──────── Kutipan sumber

Padahal, berdasarkan UUD 1945 pasal 1 ayat 3, disebutkan bantuan hukum merupakan tanggung jawab negara. "Negara Indonesia adalah negara hukum,". Ketua Lembaga Konsultasi dan Bantuan Hukum (LKBH) Sekolah Tinggi Ilmu Hukum Sultan Adam (STIHSA) Banjarmasin, Subiyanto, mengatakan, di dalam negara hukum, seharusnya setiap warga negara memiliki hak terhadap akses keadilan dan kesamaan di hadapan hukum, termasuk warga miskin.
"Ternyata fakta di lapangan, mencari keadilan dan kebenaran sekarang ini tidak murah. Sampai keluar darah, berjuang keringat untuk mendapatkan bantuan hukum. Kalau tersandung hukum, harus membayar pengacara dengan biaya cukup mahal. Hati nurani kami terpanggil untuk memberi solusi, membantu si miskin secara cuma-cuma," kata Subiyanto.
Subiyanto bercerita, beberapa dosen STIHSA mendirikan LKBH pada 2010 sebagai wadah membantu masyarakat miskin yang mencari keadilan dan kebenaran. Komitmen membantu masyarakat miskin, maka untuk biaya operasional membela warga, beberapa pengurus LKBH yang juga dosen STIHSA urunan.
"Setiap kali menangani kasus, memerlukan dana Rp 1 juta atau lebih. Apalagi kalau kasusnya hingga ke luar daerah seperti Kotabaru atau Hulu Sungai," kata Subiyanto.
Bukan itu saja, pihaknya tak hanya membantu secara hukum, terkadang membelikan materai, uang transport dan sebagainya kepada kliennya yang miskin. Dia menambahkan, selain urunan anggota LKBH, 10 tahun terakhir, LKBH STIHSA mendapat bantuan dari Pemkab Tapin dengan kompensasi, pihaknya memberikan penyuluhan hukum di kabupaten tersebut. "Juga ada bantuan dari Yayasan STIHSA, bantuan insidentil dari pemprov maupun Pemkab Batola," ucap Subiyanto.
Menurut dia, bantuan hukum yang diberikan ke masyarakat berupa konsultasi hukum dan maupun bantuan dalam sidang pidana maupun perdata. "Untuk konsultasi hukum yang paling banyak masalah tanah, narkoba, percerian dan korupsi," kata Subiyanto.
Adapun kasus yang ditangani sejak Januari hingga Juli 2012 adalah kasus narkoba sebanyak tujuh orang, memalsukan surat satu orang, korupsi (satu orang), penganiayaan (satu orang), senjata tajam sebanyak dua orang, perlindungan anak satu orang dan perbuatan tidak menyenangkan sebanyak dua orang.
"Tiap hari kami menangani perkara ada dua kasus. Bagi masyarakat miskin yang ingin minta bantuan hukum harus ada surat keterangan dari RT dan kelurahan dan bisa juga langsung datang ke kantor LKBH Sultan Adam. "Kalau orang itu dari keluarga tak mampu ketahuan saja dari penampilannya," ujar Subiyanto.

────────────────
──────── Baris yang ditampilkan

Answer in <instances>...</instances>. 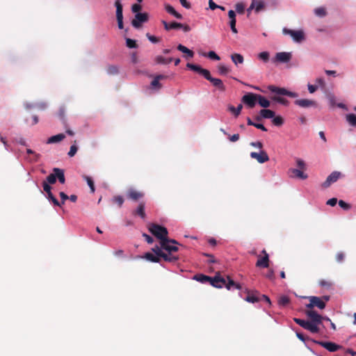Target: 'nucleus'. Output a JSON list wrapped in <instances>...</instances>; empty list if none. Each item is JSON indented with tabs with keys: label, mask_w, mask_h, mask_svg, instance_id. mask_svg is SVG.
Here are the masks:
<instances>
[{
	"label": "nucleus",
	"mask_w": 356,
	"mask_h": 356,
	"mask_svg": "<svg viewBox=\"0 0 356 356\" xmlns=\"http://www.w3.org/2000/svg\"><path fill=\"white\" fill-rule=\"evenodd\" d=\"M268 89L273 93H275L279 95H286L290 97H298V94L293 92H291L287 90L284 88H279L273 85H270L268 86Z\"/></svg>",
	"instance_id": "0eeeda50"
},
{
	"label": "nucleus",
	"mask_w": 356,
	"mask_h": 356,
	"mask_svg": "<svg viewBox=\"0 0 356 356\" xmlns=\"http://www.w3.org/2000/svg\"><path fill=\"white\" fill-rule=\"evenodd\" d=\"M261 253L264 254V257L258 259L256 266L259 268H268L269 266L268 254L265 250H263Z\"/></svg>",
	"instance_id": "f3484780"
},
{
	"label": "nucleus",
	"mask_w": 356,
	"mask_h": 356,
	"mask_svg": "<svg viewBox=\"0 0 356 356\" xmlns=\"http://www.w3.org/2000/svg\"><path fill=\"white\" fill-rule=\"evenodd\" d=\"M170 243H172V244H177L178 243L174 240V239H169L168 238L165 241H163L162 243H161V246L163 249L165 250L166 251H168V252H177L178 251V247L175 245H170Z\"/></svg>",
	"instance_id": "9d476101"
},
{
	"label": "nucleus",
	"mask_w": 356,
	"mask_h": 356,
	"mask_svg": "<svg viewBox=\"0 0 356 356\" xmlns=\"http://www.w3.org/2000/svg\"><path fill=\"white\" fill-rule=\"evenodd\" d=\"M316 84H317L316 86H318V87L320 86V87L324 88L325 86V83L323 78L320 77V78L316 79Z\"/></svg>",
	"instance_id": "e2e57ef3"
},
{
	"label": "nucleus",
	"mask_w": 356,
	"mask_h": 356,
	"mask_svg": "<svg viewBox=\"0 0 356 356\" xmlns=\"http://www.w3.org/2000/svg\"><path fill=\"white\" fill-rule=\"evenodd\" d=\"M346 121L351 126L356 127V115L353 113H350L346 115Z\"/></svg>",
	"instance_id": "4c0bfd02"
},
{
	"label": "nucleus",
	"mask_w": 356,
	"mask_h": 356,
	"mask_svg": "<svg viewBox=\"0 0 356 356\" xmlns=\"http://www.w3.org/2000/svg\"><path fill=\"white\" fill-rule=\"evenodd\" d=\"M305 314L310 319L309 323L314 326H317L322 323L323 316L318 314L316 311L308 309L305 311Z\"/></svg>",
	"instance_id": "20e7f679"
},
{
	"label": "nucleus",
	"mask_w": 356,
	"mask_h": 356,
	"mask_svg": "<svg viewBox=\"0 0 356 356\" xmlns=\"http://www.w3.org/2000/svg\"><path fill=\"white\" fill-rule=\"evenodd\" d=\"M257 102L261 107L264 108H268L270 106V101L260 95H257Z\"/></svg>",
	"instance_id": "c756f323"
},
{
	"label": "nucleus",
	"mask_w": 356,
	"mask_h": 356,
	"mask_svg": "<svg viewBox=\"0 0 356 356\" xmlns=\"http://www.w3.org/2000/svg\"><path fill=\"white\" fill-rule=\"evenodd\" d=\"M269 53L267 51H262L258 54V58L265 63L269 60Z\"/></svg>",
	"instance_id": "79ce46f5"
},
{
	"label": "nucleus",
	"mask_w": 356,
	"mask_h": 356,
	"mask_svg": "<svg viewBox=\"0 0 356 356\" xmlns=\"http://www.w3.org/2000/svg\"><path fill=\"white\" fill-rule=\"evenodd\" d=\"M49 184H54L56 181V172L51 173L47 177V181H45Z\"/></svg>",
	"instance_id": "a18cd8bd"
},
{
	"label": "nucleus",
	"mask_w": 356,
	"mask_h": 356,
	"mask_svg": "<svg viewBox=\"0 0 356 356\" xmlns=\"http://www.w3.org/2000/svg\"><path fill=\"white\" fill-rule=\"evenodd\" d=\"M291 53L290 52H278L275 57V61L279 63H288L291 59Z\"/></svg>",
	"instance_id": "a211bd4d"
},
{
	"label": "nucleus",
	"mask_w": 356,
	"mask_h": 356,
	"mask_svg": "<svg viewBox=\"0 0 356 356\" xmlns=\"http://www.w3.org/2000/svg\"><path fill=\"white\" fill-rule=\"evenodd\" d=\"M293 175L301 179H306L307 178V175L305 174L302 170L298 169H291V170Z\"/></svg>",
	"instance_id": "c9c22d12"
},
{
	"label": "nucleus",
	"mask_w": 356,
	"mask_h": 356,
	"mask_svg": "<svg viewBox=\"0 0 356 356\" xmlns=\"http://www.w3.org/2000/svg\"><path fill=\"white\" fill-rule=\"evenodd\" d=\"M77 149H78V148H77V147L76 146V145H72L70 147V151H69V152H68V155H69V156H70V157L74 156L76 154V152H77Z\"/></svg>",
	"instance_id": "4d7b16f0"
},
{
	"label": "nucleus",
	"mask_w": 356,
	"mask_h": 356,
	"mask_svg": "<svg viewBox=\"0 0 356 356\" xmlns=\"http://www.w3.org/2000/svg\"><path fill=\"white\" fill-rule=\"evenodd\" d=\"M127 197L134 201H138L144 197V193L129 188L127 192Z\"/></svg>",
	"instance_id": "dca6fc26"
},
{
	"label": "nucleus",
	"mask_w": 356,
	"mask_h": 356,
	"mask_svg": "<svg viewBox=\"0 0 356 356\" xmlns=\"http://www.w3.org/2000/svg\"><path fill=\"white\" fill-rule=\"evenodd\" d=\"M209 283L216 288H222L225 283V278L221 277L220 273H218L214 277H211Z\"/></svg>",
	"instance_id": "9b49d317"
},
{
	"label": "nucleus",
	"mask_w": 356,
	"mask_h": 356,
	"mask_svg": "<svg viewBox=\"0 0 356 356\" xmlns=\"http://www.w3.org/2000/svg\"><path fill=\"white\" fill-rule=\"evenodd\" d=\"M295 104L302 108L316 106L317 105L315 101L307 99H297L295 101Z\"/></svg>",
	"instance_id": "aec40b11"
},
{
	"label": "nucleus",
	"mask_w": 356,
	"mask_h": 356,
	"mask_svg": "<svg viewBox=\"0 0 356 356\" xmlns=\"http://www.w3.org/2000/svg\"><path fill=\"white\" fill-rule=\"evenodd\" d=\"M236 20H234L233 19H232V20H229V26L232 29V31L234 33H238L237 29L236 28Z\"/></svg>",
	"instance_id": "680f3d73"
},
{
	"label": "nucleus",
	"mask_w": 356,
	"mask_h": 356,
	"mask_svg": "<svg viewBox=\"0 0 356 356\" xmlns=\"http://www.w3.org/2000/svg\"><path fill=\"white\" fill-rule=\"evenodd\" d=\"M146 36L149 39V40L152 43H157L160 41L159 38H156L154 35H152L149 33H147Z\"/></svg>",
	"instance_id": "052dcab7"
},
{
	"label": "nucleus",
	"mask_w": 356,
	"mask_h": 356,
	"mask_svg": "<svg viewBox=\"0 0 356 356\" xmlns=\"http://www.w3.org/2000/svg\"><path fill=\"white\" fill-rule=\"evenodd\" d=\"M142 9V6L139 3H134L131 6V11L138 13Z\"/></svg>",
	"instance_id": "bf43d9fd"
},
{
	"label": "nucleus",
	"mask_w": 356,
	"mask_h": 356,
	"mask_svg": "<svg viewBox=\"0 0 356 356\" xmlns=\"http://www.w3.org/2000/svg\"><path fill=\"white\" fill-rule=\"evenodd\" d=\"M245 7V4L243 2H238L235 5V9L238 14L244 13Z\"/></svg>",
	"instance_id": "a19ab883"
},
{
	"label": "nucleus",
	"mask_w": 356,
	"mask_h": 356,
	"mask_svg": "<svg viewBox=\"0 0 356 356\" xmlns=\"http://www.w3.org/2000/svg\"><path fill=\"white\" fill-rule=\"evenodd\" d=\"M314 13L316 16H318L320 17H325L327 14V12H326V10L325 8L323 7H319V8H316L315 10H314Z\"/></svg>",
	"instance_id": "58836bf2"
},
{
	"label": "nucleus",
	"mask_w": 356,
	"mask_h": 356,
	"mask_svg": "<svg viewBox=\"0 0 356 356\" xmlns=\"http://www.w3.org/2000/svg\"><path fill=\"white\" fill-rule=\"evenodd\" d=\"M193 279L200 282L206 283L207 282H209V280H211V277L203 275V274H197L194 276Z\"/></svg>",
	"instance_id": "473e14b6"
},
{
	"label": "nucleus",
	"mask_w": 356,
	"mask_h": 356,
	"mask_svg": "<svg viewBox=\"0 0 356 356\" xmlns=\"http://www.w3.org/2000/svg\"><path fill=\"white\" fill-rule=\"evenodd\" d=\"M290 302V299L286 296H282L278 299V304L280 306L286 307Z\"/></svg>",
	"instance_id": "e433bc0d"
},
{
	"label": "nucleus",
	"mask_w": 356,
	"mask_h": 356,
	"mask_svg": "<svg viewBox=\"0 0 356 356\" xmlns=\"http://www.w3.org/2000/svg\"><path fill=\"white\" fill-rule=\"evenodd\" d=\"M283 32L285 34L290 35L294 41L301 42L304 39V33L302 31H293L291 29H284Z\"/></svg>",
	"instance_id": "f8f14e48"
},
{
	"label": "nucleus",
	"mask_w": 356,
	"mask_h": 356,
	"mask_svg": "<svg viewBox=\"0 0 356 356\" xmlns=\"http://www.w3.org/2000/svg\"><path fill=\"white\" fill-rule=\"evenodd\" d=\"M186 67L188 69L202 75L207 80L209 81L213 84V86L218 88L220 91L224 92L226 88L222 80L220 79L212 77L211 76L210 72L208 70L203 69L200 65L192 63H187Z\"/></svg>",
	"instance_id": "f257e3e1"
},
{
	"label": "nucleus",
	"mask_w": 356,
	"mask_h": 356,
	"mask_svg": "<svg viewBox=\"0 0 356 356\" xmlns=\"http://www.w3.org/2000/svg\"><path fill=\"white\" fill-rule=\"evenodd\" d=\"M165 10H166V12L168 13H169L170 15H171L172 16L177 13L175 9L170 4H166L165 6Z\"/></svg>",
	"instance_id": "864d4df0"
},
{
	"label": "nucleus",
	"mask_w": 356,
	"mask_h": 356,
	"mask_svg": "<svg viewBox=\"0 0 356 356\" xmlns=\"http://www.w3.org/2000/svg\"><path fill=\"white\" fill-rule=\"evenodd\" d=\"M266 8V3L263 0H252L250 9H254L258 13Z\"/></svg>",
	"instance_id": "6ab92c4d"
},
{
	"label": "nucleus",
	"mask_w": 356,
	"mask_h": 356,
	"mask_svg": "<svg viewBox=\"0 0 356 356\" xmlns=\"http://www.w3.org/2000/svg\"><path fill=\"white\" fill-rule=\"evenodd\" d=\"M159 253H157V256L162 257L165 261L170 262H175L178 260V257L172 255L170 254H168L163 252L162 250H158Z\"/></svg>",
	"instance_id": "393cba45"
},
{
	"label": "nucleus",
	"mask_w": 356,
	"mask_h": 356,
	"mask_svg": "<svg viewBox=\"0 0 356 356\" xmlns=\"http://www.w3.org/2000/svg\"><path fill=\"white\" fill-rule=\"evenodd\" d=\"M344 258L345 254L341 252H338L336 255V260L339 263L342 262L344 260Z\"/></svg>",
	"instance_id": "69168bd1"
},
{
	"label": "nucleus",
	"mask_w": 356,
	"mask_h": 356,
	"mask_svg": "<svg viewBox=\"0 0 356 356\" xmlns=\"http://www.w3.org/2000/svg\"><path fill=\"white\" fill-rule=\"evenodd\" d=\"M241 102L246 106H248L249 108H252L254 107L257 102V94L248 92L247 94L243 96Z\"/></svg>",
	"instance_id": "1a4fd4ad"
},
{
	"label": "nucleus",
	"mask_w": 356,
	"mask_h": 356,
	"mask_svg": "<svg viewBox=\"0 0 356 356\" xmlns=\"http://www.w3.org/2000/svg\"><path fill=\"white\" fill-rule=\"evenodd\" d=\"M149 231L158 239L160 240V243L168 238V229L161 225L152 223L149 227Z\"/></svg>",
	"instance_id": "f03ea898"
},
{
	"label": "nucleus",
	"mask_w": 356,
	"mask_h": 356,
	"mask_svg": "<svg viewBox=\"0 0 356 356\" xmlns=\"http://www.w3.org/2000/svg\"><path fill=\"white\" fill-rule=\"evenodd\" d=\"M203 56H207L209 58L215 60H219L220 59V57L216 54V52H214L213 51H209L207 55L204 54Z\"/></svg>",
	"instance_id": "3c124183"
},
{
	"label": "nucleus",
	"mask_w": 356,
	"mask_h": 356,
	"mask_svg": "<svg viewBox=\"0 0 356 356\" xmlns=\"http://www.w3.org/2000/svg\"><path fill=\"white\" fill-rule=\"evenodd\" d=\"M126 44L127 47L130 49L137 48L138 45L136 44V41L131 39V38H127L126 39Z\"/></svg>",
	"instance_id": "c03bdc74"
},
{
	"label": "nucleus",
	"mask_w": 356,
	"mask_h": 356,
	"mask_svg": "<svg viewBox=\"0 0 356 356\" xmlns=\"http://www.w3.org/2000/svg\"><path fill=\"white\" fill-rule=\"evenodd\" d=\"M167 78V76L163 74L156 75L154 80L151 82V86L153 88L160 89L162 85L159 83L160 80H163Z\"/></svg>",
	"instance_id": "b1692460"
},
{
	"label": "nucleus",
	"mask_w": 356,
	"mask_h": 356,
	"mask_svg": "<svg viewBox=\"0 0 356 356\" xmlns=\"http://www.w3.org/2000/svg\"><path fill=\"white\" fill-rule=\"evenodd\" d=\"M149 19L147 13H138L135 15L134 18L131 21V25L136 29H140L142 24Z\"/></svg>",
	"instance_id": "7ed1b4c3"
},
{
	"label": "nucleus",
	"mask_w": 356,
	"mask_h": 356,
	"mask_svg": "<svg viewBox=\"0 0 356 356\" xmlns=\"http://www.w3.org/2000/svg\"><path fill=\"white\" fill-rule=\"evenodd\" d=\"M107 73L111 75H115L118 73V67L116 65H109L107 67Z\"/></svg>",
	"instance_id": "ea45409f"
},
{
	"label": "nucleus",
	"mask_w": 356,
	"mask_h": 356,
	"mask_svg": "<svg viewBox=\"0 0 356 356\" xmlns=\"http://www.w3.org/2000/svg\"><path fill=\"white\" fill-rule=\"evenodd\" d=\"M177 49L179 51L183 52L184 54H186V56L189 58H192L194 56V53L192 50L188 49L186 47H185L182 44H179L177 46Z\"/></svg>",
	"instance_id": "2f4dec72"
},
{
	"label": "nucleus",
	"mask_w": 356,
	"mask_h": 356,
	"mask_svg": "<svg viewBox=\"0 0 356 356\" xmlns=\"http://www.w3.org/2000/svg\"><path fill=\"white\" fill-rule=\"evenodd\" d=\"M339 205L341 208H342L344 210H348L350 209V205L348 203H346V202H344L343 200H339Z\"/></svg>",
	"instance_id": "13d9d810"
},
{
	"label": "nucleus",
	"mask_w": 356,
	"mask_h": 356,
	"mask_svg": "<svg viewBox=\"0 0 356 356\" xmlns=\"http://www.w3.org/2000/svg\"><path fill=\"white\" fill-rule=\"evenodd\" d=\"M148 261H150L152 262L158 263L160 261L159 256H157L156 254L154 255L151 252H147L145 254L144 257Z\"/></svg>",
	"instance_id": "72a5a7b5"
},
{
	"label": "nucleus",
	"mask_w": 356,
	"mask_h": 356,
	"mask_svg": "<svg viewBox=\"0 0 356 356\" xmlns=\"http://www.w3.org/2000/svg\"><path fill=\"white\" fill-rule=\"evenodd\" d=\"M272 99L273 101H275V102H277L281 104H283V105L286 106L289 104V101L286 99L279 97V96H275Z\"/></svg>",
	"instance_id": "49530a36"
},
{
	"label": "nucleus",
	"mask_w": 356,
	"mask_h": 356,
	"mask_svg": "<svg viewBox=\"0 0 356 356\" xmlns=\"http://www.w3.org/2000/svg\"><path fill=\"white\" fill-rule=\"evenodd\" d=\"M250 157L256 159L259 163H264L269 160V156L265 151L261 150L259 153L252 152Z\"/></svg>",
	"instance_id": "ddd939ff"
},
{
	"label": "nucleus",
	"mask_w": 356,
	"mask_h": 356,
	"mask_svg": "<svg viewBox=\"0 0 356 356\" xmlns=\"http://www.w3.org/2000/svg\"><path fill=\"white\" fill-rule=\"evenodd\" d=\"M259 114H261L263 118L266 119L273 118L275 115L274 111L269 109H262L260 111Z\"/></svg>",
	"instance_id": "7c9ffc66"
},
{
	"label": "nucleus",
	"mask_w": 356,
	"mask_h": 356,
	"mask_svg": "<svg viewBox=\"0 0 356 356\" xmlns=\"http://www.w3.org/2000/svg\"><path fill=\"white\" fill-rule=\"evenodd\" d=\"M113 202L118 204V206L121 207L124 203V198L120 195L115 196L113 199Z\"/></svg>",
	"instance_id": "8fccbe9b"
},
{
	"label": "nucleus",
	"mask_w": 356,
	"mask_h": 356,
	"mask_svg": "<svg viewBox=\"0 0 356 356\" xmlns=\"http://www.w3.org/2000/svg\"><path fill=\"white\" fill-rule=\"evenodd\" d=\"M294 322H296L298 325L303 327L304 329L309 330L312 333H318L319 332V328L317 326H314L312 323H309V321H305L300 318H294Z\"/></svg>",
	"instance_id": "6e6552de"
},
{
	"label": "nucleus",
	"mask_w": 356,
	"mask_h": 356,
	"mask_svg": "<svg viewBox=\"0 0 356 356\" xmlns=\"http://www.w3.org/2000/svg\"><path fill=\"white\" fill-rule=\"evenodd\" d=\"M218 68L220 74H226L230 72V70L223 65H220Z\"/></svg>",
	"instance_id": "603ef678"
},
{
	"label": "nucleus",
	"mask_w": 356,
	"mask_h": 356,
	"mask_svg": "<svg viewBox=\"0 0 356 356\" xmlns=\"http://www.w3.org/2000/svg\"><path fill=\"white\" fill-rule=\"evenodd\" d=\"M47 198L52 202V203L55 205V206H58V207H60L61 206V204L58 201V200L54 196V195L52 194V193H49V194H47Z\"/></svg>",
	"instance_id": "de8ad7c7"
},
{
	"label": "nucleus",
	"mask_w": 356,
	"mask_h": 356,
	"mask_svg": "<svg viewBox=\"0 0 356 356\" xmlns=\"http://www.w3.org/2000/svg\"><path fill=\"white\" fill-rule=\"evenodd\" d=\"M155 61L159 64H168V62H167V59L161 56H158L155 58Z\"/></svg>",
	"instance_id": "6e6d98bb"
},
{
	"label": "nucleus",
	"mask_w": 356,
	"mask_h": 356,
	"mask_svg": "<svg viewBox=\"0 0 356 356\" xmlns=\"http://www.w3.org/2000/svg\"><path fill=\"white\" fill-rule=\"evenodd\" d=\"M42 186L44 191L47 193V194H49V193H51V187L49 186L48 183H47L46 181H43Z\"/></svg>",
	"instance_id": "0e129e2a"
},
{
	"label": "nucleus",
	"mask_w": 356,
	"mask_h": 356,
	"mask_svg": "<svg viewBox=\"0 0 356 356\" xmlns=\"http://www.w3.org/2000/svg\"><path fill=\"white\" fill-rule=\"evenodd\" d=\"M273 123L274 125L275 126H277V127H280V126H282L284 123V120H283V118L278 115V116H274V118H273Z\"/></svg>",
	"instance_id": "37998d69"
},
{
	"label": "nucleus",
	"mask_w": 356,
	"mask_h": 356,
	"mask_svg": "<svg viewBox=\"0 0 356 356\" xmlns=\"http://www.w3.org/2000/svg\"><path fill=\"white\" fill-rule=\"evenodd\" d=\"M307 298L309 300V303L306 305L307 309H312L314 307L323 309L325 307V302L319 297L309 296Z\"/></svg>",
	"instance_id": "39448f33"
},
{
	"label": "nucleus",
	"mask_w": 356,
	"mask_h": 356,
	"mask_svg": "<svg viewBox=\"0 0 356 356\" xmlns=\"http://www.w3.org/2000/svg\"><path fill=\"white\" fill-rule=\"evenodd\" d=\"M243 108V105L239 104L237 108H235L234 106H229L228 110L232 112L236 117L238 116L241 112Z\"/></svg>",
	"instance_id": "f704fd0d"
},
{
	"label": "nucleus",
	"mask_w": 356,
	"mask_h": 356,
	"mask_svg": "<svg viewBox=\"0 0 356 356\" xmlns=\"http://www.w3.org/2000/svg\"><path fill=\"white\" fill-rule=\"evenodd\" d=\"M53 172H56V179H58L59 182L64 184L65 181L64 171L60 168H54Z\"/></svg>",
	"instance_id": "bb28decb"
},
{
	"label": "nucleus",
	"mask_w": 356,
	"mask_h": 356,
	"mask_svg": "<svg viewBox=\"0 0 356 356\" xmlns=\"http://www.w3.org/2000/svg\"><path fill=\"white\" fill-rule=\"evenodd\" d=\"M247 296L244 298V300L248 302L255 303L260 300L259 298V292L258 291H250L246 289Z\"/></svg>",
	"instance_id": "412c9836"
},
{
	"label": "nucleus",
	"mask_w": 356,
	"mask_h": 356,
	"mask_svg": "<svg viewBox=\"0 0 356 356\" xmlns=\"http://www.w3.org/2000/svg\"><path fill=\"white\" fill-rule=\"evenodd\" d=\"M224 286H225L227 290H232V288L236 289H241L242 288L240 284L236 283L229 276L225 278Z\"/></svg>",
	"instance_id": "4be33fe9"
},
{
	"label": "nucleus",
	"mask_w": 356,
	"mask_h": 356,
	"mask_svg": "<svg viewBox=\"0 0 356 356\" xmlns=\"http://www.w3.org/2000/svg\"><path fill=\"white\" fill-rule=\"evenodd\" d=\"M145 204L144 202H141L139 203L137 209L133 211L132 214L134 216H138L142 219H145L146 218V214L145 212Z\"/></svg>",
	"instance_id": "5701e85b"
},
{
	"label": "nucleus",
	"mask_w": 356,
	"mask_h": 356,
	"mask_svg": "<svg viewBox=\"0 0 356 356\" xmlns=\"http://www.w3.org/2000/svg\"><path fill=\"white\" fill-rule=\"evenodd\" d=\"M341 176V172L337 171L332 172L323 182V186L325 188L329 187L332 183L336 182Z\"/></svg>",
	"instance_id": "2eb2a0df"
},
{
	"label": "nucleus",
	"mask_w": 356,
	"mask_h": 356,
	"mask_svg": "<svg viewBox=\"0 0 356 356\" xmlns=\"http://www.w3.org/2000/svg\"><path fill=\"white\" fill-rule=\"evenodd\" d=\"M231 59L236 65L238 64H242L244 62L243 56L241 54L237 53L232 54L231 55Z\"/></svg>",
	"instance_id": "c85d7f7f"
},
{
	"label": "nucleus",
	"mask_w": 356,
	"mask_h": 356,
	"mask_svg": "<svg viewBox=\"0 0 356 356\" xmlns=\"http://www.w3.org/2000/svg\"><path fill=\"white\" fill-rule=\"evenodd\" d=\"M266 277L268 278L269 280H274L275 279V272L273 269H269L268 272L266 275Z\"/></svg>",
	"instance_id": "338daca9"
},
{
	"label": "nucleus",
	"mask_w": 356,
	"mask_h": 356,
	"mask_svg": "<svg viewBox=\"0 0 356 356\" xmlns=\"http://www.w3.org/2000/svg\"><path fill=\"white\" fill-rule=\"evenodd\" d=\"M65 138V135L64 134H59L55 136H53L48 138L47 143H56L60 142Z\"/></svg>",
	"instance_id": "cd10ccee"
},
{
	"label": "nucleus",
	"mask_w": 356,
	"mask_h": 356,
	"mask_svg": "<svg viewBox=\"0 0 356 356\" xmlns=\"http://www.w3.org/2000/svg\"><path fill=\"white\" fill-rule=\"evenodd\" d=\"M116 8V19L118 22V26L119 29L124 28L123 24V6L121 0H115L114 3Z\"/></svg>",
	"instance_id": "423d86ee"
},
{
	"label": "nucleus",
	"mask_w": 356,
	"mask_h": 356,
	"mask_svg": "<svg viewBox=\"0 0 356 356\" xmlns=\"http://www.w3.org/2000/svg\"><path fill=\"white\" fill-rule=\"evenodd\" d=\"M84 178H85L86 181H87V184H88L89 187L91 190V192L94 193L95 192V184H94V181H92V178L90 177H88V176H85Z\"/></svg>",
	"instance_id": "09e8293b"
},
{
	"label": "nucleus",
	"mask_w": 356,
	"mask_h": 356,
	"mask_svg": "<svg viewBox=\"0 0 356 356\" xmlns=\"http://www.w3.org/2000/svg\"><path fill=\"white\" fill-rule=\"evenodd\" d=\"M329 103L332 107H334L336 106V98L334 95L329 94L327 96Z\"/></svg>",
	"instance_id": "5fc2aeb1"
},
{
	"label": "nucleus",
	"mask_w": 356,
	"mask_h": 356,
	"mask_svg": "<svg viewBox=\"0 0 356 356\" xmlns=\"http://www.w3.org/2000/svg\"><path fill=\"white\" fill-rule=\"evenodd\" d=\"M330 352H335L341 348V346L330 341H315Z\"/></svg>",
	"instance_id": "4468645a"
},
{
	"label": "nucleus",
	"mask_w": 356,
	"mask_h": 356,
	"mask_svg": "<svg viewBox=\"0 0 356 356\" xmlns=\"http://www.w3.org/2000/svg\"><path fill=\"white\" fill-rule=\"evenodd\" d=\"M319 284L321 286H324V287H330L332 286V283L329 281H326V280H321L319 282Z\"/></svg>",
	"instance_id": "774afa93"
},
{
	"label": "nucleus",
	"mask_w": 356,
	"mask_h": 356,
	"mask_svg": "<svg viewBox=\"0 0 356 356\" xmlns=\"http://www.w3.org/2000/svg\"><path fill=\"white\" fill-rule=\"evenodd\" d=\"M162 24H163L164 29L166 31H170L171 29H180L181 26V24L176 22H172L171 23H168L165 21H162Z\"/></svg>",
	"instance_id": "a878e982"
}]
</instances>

────────────────
──────── Baris yang ditampilkan

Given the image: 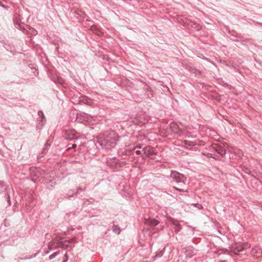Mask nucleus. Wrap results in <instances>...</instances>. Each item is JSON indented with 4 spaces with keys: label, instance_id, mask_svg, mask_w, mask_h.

────────────────

Uraian tugas →
Jawab pertanyaan berikut berdasarkan kutipan sumber tentang LKBH STIHSA:
1. Pada tahun berapa LKBH STIHSA didirikan?
2. Berapa dana yang diperlukan setiap kali menangani kasus?
3. Berapa orang yang ditangani dalam kasus narkoba sejak Januari hingga Juli 2012?
Baris-baris di atas adalah bahan tersendiri yang terpisah dari kutipan sumber.

Jawaban yang diharapkan →
1. Pada tahun 2010.
2. Rp 1 juta atau lebih.
3. Tujuh orang.